→ ZU ERLEDIGENDE AUFGABEN
• a. Welches Gedicht von welchem Dichter soll laut dem Forenbeitrag über die benötigte Skizze illustriert werden?
• b. Schreib den Forenbeitrag über die benötigte Skizze bitte im Anschluss an die letzte gezeigte Zeile weiter.

# Skizze benötigt



## MaPo87 (17. Mai 2007)

Folgendes Problem. Ich zeichne seit paar Jahren nicht mehr, doch jetzt muss ich sogar für die Schule eine Illustration machen. Es geht um das Gedicht "Treibhaus der Langeweile" von Maurice Maeterlick, doch ich hab keine Ahnung wie ich das gestalten soll. Eine kleine Skizze von einem oder anderem wäre total nett.
Also der Text geht folgendermassen:

"Oh, diese blaue Langeweile im Herzen!
Mit deutlichem Schauen
Im weinenden Mondschein
Meiner blauen Sehsuchtsträume.

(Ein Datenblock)
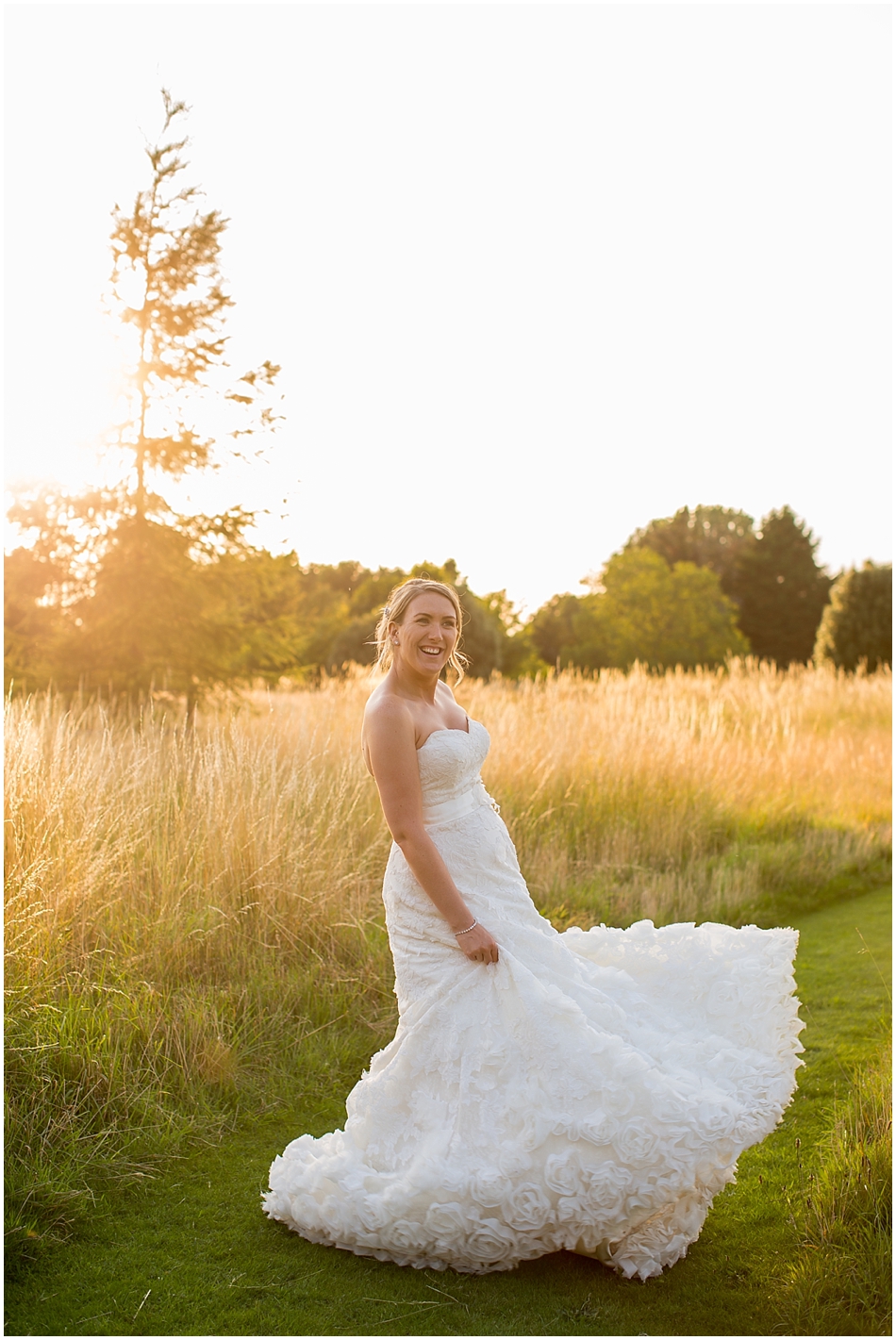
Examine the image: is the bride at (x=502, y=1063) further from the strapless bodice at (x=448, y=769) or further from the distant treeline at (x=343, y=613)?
the distant treeline at (x=343, y=613)

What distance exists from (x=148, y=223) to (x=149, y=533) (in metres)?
3.18

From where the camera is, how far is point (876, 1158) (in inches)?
115

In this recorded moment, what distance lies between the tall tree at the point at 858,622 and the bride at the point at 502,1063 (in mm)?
20094

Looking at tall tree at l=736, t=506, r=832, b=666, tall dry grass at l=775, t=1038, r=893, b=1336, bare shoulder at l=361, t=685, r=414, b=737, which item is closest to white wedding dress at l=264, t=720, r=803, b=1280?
bare shoulder at l=361, t=685, r=414, b=737

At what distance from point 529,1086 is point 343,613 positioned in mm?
17268

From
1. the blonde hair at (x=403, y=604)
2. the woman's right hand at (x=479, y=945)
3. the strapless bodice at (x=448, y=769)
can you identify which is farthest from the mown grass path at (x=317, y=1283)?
the blonde hair at (x=403, y=604)

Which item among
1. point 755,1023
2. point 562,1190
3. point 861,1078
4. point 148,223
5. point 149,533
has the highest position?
point 148,223

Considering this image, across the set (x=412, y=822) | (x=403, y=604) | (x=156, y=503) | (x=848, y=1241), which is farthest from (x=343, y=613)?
(x=848, y=1241)

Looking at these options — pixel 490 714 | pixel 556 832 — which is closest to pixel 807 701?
pixel 490 714

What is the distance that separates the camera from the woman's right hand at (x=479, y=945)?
2.78m

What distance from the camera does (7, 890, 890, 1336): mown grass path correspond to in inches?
102

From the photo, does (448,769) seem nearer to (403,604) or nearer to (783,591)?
(403,604)

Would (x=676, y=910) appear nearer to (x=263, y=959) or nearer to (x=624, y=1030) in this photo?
(x=263, y=959)

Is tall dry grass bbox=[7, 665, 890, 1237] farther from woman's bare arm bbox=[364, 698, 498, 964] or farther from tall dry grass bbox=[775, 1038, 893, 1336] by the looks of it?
tall dry grass bbox=[775, 1038, 893, 1336]
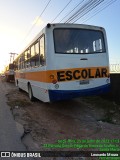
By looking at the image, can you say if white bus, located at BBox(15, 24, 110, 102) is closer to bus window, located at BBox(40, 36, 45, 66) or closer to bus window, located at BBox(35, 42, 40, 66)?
bus window, located at BBox(40, 36, 45, 66)

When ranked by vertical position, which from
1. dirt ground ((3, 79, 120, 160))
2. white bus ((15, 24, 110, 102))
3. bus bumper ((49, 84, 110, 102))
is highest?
white bus ((15, 24, 110, 102))

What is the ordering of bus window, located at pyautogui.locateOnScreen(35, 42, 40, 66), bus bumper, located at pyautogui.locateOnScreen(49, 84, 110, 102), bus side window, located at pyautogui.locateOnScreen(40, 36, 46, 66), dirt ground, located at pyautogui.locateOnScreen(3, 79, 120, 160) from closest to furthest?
dirt ground, located at pyautogui.locateOnScreen(3, 79, 120, 160) < bus bumper, located at pyautogui.locateOnScreen(49, 84, 110, 102) < bus side window, located at pyautogui.locateOnScreen(40, 36, 46, 66) < bus window, located at pyautogui.locateOnScreen(35, 42, 40, 66)

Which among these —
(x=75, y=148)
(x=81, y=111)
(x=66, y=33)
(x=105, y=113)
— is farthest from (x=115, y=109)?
(x=75, y=148)

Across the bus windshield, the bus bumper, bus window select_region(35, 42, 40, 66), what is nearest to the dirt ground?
the bus bumper

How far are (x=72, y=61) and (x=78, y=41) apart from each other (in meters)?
0.80

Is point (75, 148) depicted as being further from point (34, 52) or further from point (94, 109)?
point (34, 52)

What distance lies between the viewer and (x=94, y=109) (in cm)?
1054

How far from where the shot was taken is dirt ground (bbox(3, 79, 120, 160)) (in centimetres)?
691

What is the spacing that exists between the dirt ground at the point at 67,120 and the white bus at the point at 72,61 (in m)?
0.82

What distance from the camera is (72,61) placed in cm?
904

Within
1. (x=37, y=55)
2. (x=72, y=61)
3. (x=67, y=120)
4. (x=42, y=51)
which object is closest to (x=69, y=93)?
(x=67, y=120)

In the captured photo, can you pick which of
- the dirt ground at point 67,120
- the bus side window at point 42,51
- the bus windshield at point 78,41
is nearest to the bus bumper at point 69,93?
the dirt ground at point 67,120

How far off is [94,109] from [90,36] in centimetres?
292

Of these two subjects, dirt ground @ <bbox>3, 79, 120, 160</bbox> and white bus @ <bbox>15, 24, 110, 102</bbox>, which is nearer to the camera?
dirt ground @ <bbox>3, 79, 120, 160</bbox>
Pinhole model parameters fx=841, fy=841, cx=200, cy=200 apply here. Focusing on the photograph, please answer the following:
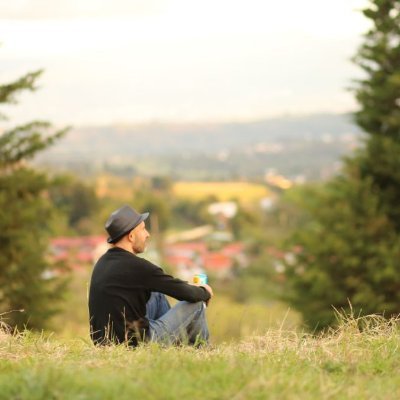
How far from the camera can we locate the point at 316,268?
24016 mm

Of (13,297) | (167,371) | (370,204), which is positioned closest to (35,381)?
(167,371)

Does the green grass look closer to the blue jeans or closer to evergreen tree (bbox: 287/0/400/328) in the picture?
the blue jeans

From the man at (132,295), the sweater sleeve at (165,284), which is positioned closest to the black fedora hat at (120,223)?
the man at (132,295)

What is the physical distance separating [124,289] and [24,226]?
53.3 feet

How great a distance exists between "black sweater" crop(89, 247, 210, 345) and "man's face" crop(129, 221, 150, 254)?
147 millimetres

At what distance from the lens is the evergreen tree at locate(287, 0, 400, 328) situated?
74.9 feet

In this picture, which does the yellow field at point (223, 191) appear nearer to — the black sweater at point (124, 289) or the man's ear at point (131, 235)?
the man's ear at point (131, 235)

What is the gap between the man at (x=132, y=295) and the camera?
6.30 metres

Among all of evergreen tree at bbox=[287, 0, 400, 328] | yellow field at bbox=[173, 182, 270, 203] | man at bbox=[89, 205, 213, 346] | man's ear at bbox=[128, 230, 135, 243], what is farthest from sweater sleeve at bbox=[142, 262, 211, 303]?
yellow field at bbox=[173, 182, 270, 203]

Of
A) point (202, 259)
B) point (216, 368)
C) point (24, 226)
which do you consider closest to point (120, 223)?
point (216, 368)

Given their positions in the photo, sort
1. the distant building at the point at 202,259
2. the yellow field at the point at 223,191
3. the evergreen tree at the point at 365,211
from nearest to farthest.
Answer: the evergreen tree at the point at 365,211, the distant building at the point at 202,259, the yellow field at the point at 223,191

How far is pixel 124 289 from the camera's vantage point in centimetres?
632

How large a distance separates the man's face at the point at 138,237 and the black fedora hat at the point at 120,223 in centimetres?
5

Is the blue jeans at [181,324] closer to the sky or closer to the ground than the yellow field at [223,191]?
closer to the sky
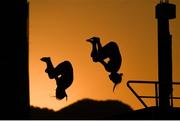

→ ERGEBNISSE DER AUFGABEN
• a. Das Gedicht „Treibhaus der Langeweile“ von Maurice Maeterlick.

• b.
Diese Langeweile blau wie das Treibhaus
Wo man eingeschlossen sieht durch
Scheiben tief und grün,
Bedeckt mit Mond und Glas

Die großen Pflanzungen
deren nächtliches Vergessen sich ausstreckt,
Unbeweglich weie ein Traum,
Auf den Rosen der Leidenschaften;

Wo sehr langsames Wasser sich erhebt
Vermischend den Mond und den Himmel
Und einen ewigen blaugrünen Seufzer
Gleichförmig wie ein Traum."

Wie gesagt ich brauch eure Hilfe.


----------



## ojamaney (18. Mai 2007)

Mein Gott, was für ein schwulstiges Gesülze 

Naja, nichstdestotrotz sah ich beim lesen durch ein Treibhausfenster auf den nächtlichen Mond der sich im See wiederspiegelte. Um mich herum sah ich Dornen und Blättern von Rosen. Alles war irgendwie tiefblau bis schwarz und die dünne  Fensterscheibe direkt vor meinem Gesicht spiegelte kaum erkennbar meinen sehnsüchtigen Blick nach oben wieder.

Hoffe das hilft Dir etwas auf die Sprünge


----------



## MaPo87 (18. Mai 2007)

Ja danke sehr.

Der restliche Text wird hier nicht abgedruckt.